Textauszug
Von Paul Bitouzet

Reisebericht Argentinien & Chile

Von Mendoza über Patagonien bis Chile Vom Himmel bis Feuerland – Eine Reise entlang der Anden

Argentinien
Zu Besuch in den Weinbergen von PerSe bei Edgardo del Popolo und David Bonomi.

Wir versuchen, alle unsere Winzer regelmäßig zu besuchen. In Europa gelingt das recht gut – schließlich ist der Weg selten weit. Doch Reisen ans andere Ende der Welt sind eine andere Kategorie. Als sich die Gelegenheit bot, eines der faszinierendsten Weinländer des Planeten zu bereisen, war die Vorfreude groß. Endlich unsere Freunde und Partner in Südamerika besuchen zu können, bedeutete nicht nur, großartige Weine wiederzusehen, sondern auch den Menschen und Orten hinter ihnen näher zu kommen. Denn Weinimport der oberen Liga ist letztlich ein reines »Peoplesbusiness«! 

Der argentinische Weinbau reicht geschichtlich bis zu den spanische Konquistadoren im 16. Jahrhundert zurück. Eroberung und Religion gingen Hand in Hand, und Kirche, Mönche und Wein sind schon immer untrennbar verbunden. Heute werden hier auf etwa 200.000 Hektar Reben angebaut, Argentinien ist einer der größten Weinproduzenten der Welt. Unbemerkt in Europa, dabei ist das Land ungefähr so groß wie das europäische Festland! In faszinierenden Landschaften sind die Unterschiede im Terroir dementsprechend gewaltig! 

Mendoza – Das Herz des argentinischen Weinbaus

Als ich in Mendoza ankam, wurde mir sehr schnell bewusst, dass ich mit einigen Vorurteilen aufräumen muss. Die Vorurteile, in einer sengend heißen Wüste zu sein, in der nur absolute Ausnahmen es schaffen Frische in Ihren Weinen zu bewahren, erwies sich fast umgehend als völlig falsch. Die Weine, die hier entstehen, sind zum Großteil trotz der häufigen Trockenheit eben nicht die Eingekochten und Überextrahierten die man im ersten Moment dank unseres Unwissens mit dieser Anden-Region verbindet. Unsere gedankliche Verbindung von Trockenheit und Hitze stimmt einfach nicht. Die extremen Hochlagen sind oft eher kühl.

Schriftliche Anweisung 1
Prüfe, ob die folgenden Aussagen mit dem Reisebericht übereinstimmen, und antworte jeweils mit Ja oder Nein samt den entscheidenden Worten aus dem Text in genauem Zitat: (a) In Argentinien werden heute auf etwa 200.000 Hektar Reben angebaut. (b) Die Winzer in Europa zu besuchen, gelingt nur selten. (c) Die extremen Hochlagen sind meist sehr heiß.
Schriftliche Anweisung 2
Gib den Reisebericht von „Der argentinische Weinbau“ bis „Terroir dementsprechend gewaltig!“ wortgetreu wieder.
Schriftliche Anweisung 3
Wie groß ist Argentinien laut dem Reisebericht ungefähr?

Angezeigte Informationen
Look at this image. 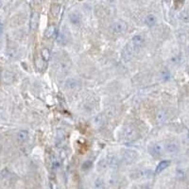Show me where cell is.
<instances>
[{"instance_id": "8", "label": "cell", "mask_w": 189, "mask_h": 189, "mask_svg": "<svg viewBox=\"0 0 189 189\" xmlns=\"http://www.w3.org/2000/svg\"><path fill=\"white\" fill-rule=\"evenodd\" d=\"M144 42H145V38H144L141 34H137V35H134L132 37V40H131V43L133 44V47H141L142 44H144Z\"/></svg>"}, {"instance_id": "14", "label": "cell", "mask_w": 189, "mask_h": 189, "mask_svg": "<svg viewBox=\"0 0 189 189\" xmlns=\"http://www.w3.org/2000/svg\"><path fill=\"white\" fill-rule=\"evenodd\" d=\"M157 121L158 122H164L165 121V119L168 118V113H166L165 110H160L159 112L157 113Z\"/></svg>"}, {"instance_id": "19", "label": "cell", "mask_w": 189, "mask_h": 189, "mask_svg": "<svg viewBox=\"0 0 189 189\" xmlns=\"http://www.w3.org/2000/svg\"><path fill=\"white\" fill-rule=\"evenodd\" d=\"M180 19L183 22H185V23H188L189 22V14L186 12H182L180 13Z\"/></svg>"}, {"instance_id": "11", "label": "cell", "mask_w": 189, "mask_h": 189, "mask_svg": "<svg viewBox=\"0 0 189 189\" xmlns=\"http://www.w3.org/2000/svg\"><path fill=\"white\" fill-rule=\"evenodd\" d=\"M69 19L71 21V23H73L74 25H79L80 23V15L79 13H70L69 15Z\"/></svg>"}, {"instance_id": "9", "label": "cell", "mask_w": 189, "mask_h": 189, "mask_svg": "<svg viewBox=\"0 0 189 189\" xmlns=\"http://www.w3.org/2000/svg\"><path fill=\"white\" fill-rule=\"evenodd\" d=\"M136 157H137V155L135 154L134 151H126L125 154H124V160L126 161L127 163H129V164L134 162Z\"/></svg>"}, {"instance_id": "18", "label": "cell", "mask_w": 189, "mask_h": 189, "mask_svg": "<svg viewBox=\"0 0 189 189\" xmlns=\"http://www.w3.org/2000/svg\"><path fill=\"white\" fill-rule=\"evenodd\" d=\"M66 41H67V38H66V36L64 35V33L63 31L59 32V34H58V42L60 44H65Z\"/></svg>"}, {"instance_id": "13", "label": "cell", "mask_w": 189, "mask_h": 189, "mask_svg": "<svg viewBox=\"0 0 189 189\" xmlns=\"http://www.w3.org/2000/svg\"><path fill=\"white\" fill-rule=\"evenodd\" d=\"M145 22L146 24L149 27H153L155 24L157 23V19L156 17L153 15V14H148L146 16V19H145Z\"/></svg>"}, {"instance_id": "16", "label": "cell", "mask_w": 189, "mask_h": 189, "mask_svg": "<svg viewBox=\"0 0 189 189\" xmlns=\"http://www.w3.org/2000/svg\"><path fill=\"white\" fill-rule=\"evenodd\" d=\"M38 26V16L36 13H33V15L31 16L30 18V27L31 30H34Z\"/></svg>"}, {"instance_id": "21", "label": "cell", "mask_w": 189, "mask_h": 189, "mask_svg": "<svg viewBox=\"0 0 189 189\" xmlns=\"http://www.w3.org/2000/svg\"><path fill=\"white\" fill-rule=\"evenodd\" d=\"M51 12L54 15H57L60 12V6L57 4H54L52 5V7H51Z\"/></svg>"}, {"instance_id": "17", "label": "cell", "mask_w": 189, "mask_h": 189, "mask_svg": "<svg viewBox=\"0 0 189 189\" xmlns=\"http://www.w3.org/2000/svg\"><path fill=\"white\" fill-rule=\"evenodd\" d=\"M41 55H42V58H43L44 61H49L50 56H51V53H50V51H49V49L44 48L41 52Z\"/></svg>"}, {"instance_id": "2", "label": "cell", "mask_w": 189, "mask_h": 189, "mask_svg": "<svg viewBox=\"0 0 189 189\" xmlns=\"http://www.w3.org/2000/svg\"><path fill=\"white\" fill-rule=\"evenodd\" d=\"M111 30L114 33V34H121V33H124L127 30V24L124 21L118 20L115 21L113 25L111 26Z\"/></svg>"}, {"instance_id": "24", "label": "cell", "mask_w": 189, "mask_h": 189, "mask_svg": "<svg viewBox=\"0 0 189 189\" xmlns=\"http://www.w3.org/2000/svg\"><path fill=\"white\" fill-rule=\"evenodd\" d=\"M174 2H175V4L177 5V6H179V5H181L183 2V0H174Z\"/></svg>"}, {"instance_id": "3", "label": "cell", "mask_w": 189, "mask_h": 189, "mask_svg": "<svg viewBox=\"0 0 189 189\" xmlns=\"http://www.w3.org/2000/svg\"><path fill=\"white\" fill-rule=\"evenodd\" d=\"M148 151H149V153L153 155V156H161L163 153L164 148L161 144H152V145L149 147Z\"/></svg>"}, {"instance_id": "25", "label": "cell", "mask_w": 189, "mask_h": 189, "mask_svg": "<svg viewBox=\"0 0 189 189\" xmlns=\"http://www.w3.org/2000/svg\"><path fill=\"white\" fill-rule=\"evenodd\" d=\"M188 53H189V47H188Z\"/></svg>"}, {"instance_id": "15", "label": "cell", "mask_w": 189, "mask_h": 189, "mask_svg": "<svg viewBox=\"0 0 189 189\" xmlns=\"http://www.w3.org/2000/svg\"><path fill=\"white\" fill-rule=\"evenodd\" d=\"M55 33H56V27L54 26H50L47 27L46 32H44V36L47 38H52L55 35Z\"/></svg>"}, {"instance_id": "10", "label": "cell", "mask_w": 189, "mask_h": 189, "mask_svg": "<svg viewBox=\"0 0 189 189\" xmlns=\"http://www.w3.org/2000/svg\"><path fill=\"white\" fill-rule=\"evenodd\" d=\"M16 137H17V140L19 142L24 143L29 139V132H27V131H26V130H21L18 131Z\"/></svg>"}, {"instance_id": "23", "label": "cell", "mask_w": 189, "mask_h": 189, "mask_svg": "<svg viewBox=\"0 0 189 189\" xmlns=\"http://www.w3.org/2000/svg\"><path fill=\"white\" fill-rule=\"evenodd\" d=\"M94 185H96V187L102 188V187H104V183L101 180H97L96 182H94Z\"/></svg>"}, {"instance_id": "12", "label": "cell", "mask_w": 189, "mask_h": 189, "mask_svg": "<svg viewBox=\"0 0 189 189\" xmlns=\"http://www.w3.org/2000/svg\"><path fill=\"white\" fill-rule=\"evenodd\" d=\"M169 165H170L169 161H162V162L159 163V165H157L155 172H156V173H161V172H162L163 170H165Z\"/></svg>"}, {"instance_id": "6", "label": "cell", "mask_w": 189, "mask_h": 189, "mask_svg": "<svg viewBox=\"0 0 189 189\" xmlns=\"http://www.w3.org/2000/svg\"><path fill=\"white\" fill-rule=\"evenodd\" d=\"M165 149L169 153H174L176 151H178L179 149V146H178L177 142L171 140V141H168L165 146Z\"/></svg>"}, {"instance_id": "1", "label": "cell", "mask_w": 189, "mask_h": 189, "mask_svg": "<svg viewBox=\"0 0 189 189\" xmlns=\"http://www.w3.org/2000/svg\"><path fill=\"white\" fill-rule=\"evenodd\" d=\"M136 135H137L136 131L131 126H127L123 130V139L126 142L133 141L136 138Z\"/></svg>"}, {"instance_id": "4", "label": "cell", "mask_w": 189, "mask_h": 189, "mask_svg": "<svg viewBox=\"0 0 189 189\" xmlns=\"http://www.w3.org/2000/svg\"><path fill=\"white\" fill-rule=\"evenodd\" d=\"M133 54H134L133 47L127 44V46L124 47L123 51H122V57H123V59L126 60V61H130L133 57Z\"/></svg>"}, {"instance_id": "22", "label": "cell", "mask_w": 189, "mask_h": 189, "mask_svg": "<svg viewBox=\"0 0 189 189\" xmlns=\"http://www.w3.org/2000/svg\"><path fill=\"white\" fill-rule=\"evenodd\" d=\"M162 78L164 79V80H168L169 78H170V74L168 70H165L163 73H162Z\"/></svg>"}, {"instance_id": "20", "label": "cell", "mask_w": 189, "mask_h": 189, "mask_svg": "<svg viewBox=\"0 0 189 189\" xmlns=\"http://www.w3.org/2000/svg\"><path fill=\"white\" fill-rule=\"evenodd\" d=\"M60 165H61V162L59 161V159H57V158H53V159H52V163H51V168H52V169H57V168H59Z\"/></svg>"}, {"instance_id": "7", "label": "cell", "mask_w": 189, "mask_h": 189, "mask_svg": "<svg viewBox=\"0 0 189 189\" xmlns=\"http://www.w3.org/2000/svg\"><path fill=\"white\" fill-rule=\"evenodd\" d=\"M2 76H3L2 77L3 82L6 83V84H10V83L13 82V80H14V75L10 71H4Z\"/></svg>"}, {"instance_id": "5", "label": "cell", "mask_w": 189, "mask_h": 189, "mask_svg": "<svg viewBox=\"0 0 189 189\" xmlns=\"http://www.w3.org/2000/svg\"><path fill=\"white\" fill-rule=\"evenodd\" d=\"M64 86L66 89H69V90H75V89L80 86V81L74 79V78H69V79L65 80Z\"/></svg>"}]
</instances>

Ergebnis 1
(a) Ja: „Heute werden hier auf etwa 200.000 Hektar Reben angebaut“
(b) Nein: „In Europa gelingt das recht gut“
(c) Nein: „Die extremen Hochlagen sind oft eher kühl.“

Ergebnis 2
Der argentinische Weinbau reicht geschichtlich bis zu den spanische Konquistadoren im 16. Jahrhundert zurück. Eroberung und Religion gingen Hand in Hand, und Kirche, Mönche und Wein sind schon immer untrennbar verbunden. Heute werden hier auf etwa 200.000 Hektar Reben angebaut, Argentinien ist einer der größten Weinproduzenten der Welt. Unbemerkt in Europa, dabei ist das Land ungefähr so groß wie das europäische Festland! In faszinierenden Landschaften sind die Unterschiede im Terroir dementsprechend gewaltig!

Ergebnis 3
Ungefähr so groß wie das europäische Festland.